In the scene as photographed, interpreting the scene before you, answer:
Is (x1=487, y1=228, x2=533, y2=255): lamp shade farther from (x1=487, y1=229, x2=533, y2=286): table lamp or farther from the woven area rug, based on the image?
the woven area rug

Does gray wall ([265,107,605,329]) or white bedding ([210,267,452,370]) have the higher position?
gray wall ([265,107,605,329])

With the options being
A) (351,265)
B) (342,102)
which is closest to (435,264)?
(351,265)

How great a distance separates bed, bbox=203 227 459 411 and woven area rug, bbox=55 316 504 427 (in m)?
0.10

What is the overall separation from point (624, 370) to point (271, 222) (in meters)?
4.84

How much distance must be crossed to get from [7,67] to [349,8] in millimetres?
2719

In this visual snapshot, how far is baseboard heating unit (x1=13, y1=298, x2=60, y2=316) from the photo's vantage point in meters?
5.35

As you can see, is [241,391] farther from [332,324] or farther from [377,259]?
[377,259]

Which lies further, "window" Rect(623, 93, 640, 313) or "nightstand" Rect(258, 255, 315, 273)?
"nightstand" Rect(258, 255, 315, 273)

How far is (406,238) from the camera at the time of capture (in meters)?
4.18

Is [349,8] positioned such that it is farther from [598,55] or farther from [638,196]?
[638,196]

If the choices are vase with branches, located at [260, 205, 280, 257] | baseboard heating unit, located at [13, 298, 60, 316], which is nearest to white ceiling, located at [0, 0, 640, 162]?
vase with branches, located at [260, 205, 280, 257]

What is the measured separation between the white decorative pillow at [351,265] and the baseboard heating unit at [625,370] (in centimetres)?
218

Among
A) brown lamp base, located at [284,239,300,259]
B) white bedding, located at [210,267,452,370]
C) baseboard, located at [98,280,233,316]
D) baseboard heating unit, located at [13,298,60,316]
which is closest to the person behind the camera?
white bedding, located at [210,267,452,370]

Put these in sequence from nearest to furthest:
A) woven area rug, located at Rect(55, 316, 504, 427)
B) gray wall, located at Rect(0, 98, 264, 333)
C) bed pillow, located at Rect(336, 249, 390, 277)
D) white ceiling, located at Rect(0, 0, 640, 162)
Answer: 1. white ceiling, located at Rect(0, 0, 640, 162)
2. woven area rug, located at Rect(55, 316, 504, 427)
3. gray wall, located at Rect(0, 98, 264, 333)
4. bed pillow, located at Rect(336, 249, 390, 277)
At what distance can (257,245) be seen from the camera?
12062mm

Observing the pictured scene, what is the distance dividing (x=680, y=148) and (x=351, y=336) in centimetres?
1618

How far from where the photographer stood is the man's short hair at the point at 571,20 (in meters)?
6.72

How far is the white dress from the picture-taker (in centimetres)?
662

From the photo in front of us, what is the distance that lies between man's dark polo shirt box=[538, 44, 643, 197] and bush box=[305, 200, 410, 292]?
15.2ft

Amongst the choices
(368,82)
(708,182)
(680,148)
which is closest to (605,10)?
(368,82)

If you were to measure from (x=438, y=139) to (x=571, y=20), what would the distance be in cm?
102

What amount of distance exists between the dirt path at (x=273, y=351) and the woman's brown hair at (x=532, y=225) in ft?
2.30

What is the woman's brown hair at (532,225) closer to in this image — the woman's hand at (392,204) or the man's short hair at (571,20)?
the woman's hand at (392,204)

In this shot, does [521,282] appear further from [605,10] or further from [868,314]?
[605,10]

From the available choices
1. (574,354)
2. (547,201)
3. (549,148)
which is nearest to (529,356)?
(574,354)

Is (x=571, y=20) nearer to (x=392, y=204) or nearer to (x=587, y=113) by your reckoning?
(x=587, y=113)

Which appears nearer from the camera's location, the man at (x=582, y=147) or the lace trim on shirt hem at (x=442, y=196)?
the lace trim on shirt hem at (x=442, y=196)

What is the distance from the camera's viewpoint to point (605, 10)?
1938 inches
--
## PROBLEM STATEMENT:
Copy out every item above word for word, with nothing added, dropped or changed.

## SOLUTION TO THIS TASK:
In the scene as photographed, interpreting the scene before you, answer:
Is (x1=487, y1=228, x2=533, y2=255): lamp shade farther from (x1=487, y1=229, x2=533, y2=286): table lamp or farther from the woven area rug, based on the image?
the woven area rug

Does gray wall ([265,107,605,329]) or white bedding ([210,267,452,370]) have the higher position?
gray wall ([265,107,605,329])

With the options being
A) (351,265)
B) (342,102)
which is closest to (435,264)?
(351,265)

How great a distance separates bed, bbox=203 227 459 411 and woven area rug, bbox=55 316 504 427 (in m)?
0.10

What is the overall separation from point (624, 370) to point (271, 222) (in meters)?
4.84

How much distance must be crossed to get from [7,67] to [349,8] in millimetres?
2719

In this visual snapshot, how far is baseboard heating unit (x1=13, y1=298, x2=60, y2=316) from the photo's vantage point in meters?
5.35

As you can see, is [241,391] farther from [332,324] or farther from [377,259]?
[377,259]

Which lies further, "window" Rect(623, 93, 640, 313) or "nightstand" Rect(258, 255, 315, 273)?
"nightstand" Rect(258, 255, 315, 273)

How far is (406,238) from the camera at the time of capture (in meters)?
4.18

Is [349,8] positioned such that it is farther from [598,55] or farther from [638,196]?
[638,196]

If the choices are vase with branches, located at [260, 205, 280, 257] | baseboard heating unit, located at [13, 298, 60, 316], which is nearest to white ceiling, located at [0, 0, 640, 162]?
vase with branches, located at [260, 205, 280, 257]

What is the measured separation between the white decorative pillow at [351,265] and the baseboard heating unit at [625,370] (in centimetres)?
218

Among
A) brown lamp base, located at [284,239,300,259]
B) white bedding, located at [210,267,452,370]
C) baseboard, located at [98,280,233,316]
D) baseboard heating unit, located at [13,298,60,316]
which is closest to the person behind the camera?
white bedding, located at [210,267,452,370]

Put these in sequence from nearest to furthest:
A) woven area rug, located at Rect(55, 316, 504, 427)
B) gray wall, located at Rect(0, 98, 264, 333)
C) bed pillow, located at Rect(336, 249, 390, 277)
D) white ceiling, located at Rect(0, 0, 640, 162)
Answer: 1. white ceiling, located at Rect(0, 0, 640, 162)
2. woven area rug, located at Rect(55, 316, 504, 427)
3. gray wall, located at Rect(0, 98, 264, 333)
4. bed pillow, located at Rect(336, 249, 390, 277)
At what distance can (257,245) be seen from the camera?
12062mm

Observing the pictured scene, what is the distance dividing (x=680, y=148) and (x=351, y=336) in centimetres?
1618

How far from where the photographer stood is the man's short hair at the point at 571,20 (in meters)?
6.72

How far is the white dress from the picture-taker (in centimetres)?
662

From the photo in front of us, what is the distance that lies between man's dark polo shirt box=[538, 44, 643, 197] and bush box=[305, 200, 410, 292]?
15.2ft

Amongst the choices
(368,82)
(708,182)
(680,148)
which is closest to (605,10)?
(368,82)

If you were to measure from (x=438, y=139) to (x=571, y=20), what would the distance be in cm?
102

What amount of distance exists between the dirt path at (x=273, y=351) and the woman's brown hair at (x=532, y=225) in ft?
2.30

What is the woman's brown hair at (532,225) closer to in this image — the woman's hand at (392,204) or the man's short hair at (571,20)?
the woman's hand at (392,204)

In this shot, does [521,282] appear further from [605,10] or further from [868,314]?
[605,10]

From the available choices
1. (574,354)
2. (547,201)
3. (549,148)
which is nearest to (529,356)?
(574,354)

Is (x=571, y=20) nearer to (x=392, y=204) or nearer to (x=587, y=113) by your reckoning?
(x=587, y=113)

Which appears nearer from the camera's location, the man at (x=582, y=147) or the lace trim on shirt hem at (x=442, y=196)?
the lace trim on shirt hem at (x=442, y=196)

What is the distance from the camera's viewpoint to point (605, 10)?
1938 inches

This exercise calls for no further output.